Stored records:

*****

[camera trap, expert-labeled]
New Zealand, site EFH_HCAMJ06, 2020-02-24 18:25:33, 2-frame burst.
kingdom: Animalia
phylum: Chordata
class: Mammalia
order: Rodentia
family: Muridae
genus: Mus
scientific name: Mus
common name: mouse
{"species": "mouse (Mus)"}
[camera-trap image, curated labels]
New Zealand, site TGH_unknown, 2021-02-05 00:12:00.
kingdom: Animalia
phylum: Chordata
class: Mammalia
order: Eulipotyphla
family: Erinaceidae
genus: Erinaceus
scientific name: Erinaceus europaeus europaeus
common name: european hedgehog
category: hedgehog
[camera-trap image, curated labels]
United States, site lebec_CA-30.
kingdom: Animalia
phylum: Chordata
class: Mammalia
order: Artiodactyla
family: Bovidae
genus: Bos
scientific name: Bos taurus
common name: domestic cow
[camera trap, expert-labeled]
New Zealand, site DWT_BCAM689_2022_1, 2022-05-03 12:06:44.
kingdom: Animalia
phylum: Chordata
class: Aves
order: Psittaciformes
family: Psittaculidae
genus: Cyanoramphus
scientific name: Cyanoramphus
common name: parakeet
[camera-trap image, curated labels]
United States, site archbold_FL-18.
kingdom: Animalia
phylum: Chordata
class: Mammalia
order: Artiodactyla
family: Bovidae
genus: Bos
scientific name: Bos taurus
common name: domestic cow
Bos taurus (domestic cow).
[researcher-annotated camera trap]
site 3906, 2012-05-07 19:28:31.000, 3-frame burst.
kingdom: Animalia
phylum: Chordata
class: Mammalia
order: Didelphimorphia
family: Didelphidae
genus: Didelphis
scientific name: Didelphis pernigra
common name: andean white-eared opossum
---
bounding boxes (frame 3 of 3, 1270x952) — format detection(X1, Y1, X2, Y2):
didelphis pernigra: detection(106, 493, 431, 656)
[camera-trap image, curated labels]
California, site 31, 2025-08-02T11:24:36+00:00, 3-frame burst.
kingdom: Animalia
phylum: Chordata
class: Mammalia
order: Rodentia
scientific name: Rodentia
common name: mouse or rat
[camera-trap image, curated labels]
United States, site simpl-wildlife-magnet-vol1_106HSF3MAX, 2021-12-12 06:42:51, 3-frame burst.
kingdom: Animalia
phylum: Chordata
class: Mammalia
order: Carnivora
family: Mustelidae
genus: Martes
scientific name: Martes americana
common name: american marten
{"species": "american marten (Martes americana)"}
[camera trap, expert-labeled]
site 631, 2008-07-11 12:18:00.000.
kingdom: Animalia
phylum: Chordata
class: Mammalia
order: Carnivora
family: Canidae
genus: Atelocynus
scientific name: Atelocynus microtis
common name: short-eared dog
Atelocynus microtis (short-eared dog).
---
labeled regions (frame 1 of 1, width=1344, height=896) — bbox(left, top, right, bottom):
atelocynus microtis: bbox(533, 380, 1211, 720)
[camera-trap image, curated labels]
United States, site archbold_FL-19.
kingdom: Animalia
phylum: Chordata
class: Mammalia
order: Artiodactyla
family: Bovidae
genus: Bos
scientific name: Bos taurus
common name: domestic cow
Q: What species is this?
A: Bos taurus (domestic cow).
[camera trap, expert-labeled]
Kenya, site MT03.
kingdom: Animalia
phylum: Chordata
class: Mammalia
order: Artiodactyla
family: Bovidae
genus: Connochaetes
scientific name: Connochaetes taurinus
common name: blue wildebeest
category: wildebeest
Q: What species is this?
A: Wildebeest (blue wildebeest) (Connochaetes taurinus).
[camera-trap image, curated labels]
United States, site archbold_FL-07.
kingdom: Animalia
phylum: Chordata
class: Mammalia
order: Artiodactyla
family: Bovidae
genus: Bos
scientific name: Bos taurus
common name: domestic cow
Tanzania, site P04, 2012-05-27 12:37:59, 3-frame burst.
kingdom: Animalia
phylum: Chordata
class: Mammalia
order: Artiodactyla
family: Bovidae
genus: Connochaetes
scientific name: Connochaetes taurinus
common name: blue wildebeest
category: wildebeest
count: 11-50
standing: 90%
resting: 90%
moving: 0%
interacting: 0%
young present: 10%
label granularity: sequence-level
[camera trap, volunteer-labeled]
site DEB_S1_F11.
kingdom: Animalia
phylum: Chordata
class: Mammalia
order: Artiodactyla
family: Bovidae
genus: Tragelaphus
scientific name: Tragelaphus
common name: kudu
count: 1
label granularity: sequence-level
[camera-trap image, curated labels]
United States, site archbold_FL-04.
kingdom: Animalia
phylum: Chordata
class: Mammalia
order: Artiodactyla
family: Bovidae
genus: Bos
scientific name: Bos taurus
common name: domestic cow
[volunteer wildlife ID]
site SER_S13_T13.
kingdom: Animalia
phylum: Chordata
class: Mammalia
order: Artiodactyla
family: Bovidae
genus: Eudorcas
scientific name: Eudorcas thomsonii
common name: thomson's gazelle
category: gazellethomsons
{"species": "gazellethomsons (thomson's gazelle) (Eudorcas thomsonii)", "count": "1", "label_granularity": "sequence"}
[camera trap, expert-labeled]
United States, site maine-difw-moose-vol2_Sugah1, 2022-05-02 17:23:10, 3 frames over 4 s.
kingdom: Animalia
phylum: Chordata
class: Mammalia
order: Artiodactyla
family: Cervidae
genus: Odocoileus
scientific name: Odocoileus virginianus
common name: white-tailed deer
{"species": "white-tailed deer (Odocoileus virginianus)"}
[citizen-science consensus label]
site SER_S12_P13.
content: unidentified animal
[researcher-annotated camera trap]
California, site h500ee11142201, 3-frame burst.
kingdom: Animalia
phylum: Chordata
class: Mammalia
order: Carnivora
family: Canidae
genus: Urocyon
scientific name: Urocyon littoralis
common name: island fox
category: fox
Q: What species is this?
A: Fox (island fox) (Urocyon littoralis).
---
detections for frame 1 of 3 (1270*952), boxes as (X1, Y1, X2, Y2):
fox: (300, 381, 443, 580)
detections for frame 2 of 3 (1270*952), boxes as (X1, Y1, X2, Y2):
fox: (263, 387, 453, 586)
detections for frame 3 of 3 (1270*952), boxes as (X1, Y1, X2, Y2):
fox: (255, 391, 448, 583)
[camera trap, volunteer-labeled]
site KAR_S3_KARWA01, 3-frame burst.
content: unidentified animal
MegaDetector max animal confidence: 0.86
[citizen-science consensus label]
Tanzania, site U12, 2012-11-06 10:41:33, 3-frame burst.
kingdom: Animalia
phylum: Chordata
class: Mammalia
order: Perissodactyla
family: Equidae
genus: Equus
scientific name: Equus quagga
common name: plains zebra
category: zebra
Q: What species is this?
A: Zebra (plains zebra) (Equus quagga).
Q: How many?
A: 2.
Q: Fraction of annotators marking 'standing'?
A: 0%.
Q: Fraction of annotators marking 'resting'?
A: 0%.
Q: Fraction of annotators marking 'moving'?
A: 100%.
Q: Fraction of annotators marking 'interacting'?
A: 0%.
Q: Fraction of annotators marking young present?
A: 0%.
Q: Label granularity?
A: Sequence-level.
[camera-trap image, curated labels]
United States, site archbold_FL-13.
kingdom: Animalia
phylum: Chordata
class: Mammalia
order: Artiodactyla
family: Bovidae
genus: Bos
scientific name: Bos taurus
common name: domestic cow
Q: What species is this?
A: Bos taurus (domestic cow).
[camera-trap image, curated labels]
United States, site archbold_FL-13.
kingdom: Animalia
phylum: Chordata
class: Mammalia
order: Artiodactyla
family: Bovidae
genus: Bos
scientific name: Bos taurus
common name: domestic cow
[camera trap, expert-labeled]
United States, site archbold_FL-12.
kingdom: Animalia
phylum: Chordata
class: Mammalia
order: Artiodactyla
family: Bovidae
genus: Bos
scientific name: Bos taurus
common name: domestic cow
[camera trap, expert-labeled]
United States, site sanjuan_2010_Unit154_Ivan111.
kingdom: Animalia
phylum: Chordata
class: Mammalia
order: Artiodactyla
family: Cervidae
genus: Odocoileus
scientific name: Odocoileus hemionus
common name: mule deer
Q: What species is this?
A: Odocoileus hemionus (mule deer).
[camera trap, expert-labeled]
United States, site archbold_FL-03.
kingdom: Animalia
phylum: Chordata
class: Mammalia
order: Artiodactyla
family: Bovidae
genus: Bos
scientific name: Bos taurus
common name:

*****

WHAT THIS TASK INVOLVES. Among the lines above, count those containing the word "Tanzania" and give nothing but the result.

THE COMPLETED TASK. 2